Metabolomics aims to identify and quantify molecules involved in metabolic reactions. Over the years, LC-MS assays have emerged as the primary platform for metabolomics research due to their soft ionization, high throughput, and excellent coverage of metabolites. However, the success of LC-MS laboratories often depends on the analytical, computational, and experimental steps.
Metabolomic studies are increasingly becoming a critical component of drug discovery and development projects. It includes comprehensive assessments of metabolites present in a biological system. Metabolomics is complementary to proteomics and transcriptomics as it delivers quantitative analysis of low molecular weight analytes. Besides, hyphenated techniques such as LC-MS/MS provide additional technical advances for LC-MS laboratories in metabolomics research. However, LC-MS/MS method validation and development will remain crucial in delivering robust and reliable results.
Today, LC-MS laboratories employ metabolic assessments in various research areas such as functional genomics, environmental and biological stress studies, integrative systems biology, and biomarker discovery. The current article discusses LC-MS assays for targeted and untargeted metabolic research.
Differences and applications of LC-MS assays in metabolomics
Generally, metabolic studies involve two methods: targeted and untargeted metabolomics. Targeted metabolomics focuses on identifying and quantifying preselected metabolites or classes of metabolites, such as enzyme substrates, direct protein products, or particular members or classes of metabolic pathways. This method involves investigating the chemical properties of known compounds and preparing tailor-made sample preparations to reduce interference and matrix effects from complex compounds.
The targeted approach is hypothesis-driven. However, untargeted analysis can deliver new hypotheses for additional testing of metabolites in a biological system. Untargeted metabolomics includes identifying all metabolites that can be potential biomarkers. Therefore, it aims at detecting almost all biomarkers. On the other hand, targeted metabolomic approaches quantify a limited set of metabolites. Hence, targeted metabolomics uses fully validated methods, as influence on any one aspect of a procedure might theoretically influence the entire assay result.
Metabolic profile is one of the most informative elements of a phenotype. Advanced bioanalytical techniques, such as LC-MS assays in metabolomics, have revolutionized our understanding of chemical and biological processes. Hence LC-MS assays in metabolomics have numerous applications for example, whole genome sequencing of pathogens such as plasmodium has resulted in the use of metabolic fingerprints in understanding parasitic infections.

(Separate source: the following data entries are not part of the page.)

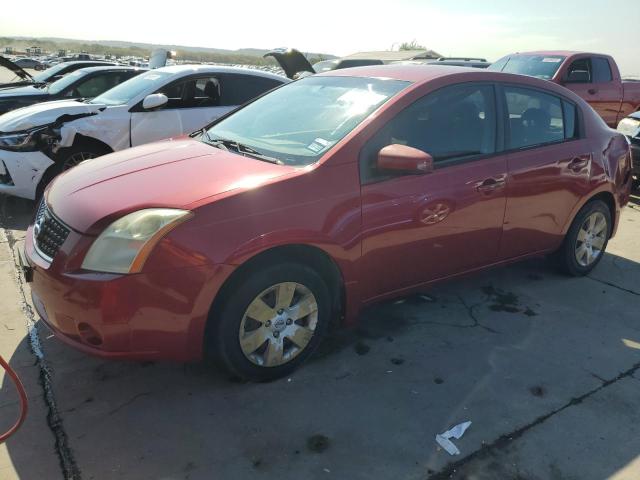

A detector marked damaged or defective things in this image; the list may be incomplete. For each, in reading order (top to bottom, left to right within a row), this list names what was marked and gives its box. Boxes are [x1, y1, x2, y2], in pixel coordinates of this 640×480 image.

white car front damage [0, 100, 102, 200]
crumpled hood [0, 100, 105, 133]
damaged white car [0, 63, 288, 199]
crumpled hood [47, 137, 298, 234]
crack in pavement [588, 274, 640, 296]
crack in pavement [0, 220, 81, 480]
crack in pavement [428, 358, 640, 478]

Transcriptomics and genomics involve evaluating the initial molecular cascade that leads towards a phenotype. However, metabolomics studies the final expression of a genotype, and hence, it is one of the closest technologies that work with profiling phenotype. Besides, proteome and genome studies often find it challenging with functional annotation of identified sequences. However, metabolites are universally present across organisms.
Unlike proteins and transcripts, metabolites cannot be deduced from genomic data. It requires identifying and quantifying metabolites using sophisticated instruments such as LC-MS assays. Due to its increased sensitivity and broader dynamic range, LC-MS assays are employed widely in metabolomics studies. Besides, measurement strategies of LC-MS assays are divided broadly into targeted and untargeted metabolomics.
In conclusion
LC-MS assays, along with hyphenated techniques such as LC-MS/MS analysis, are reliable techniques for targeted and untargeted metabolomic studies.